> [ASSIGNED TASK]
The full listing, minus its pictures, should be printed again exactly as it stands.

> [DATA SEGMENT]

########################################

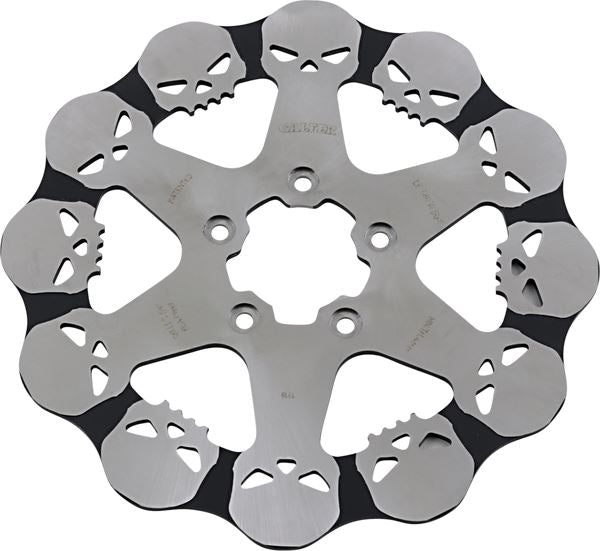 GALFER Brake Rotor One Piece (Fixed) DF680RH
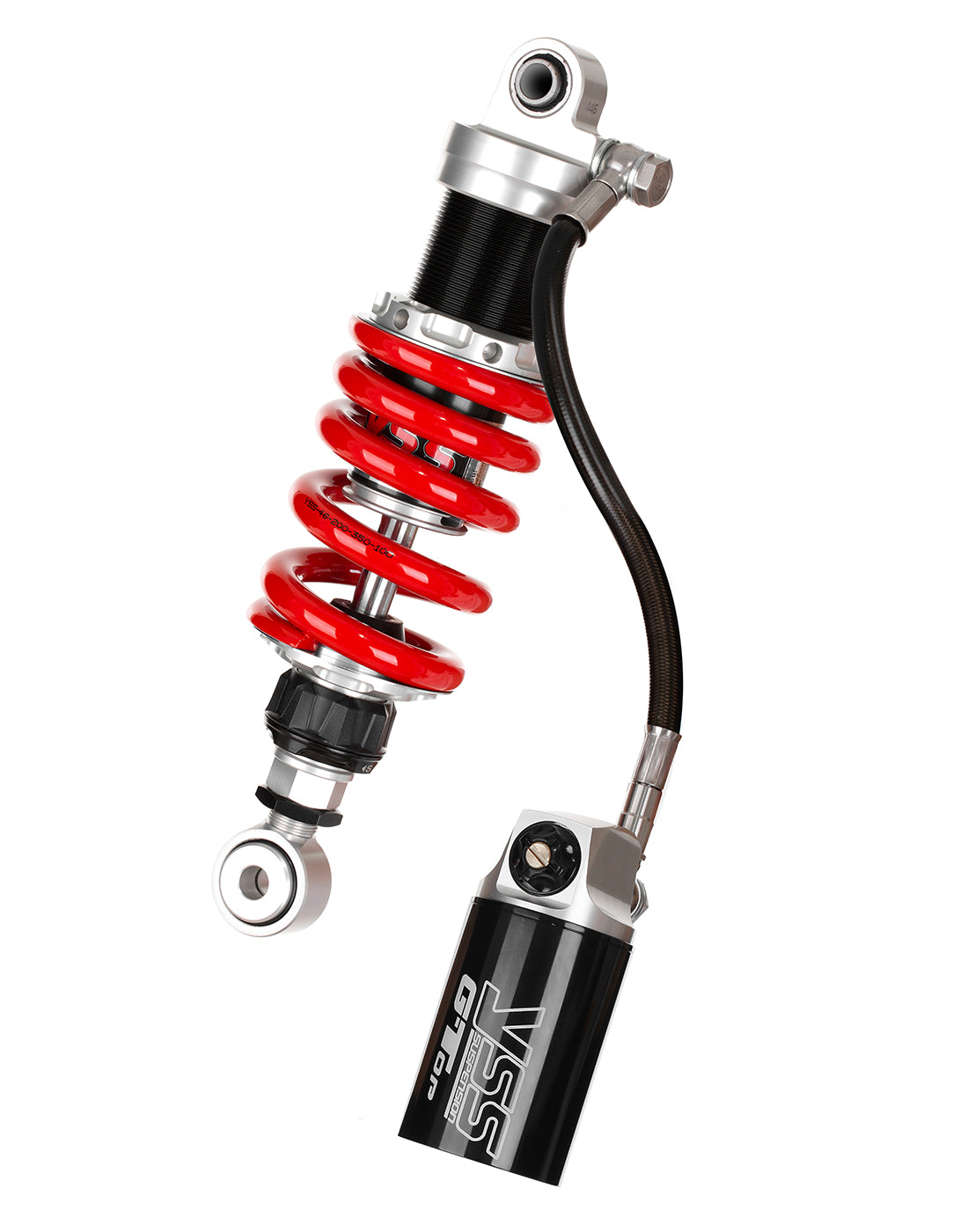 MX362 Reservoir Shock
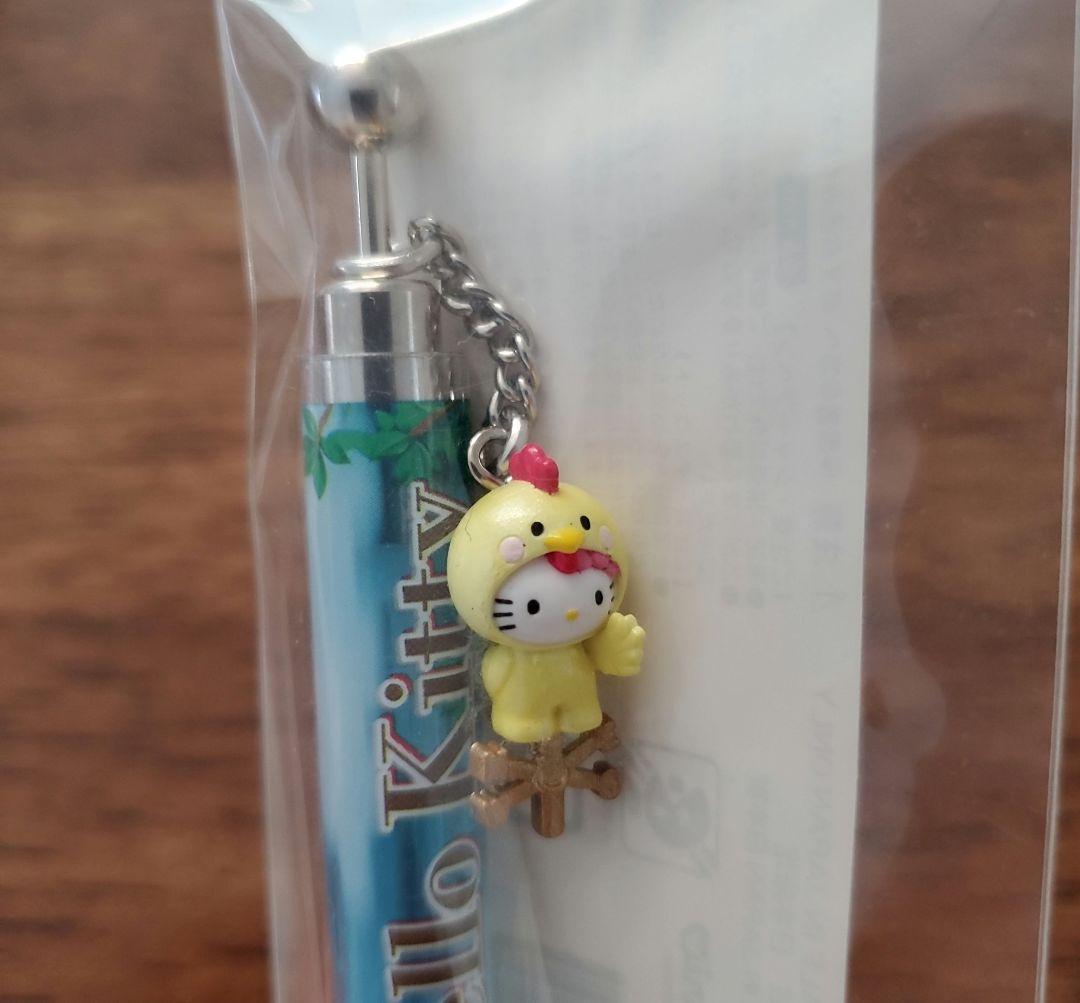 ハローキティ ご当地ボールペン シャープペン 神戸限定 - メルカリ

########################################

> [EXERCISE RESULT]
 GALFER Brake Rotor One Piece (Fixed) DF680RH
 MX362 Reservoir Shock
 ハローキティ ご当地ボールペン シャープペン 神戸限定 - メルカリ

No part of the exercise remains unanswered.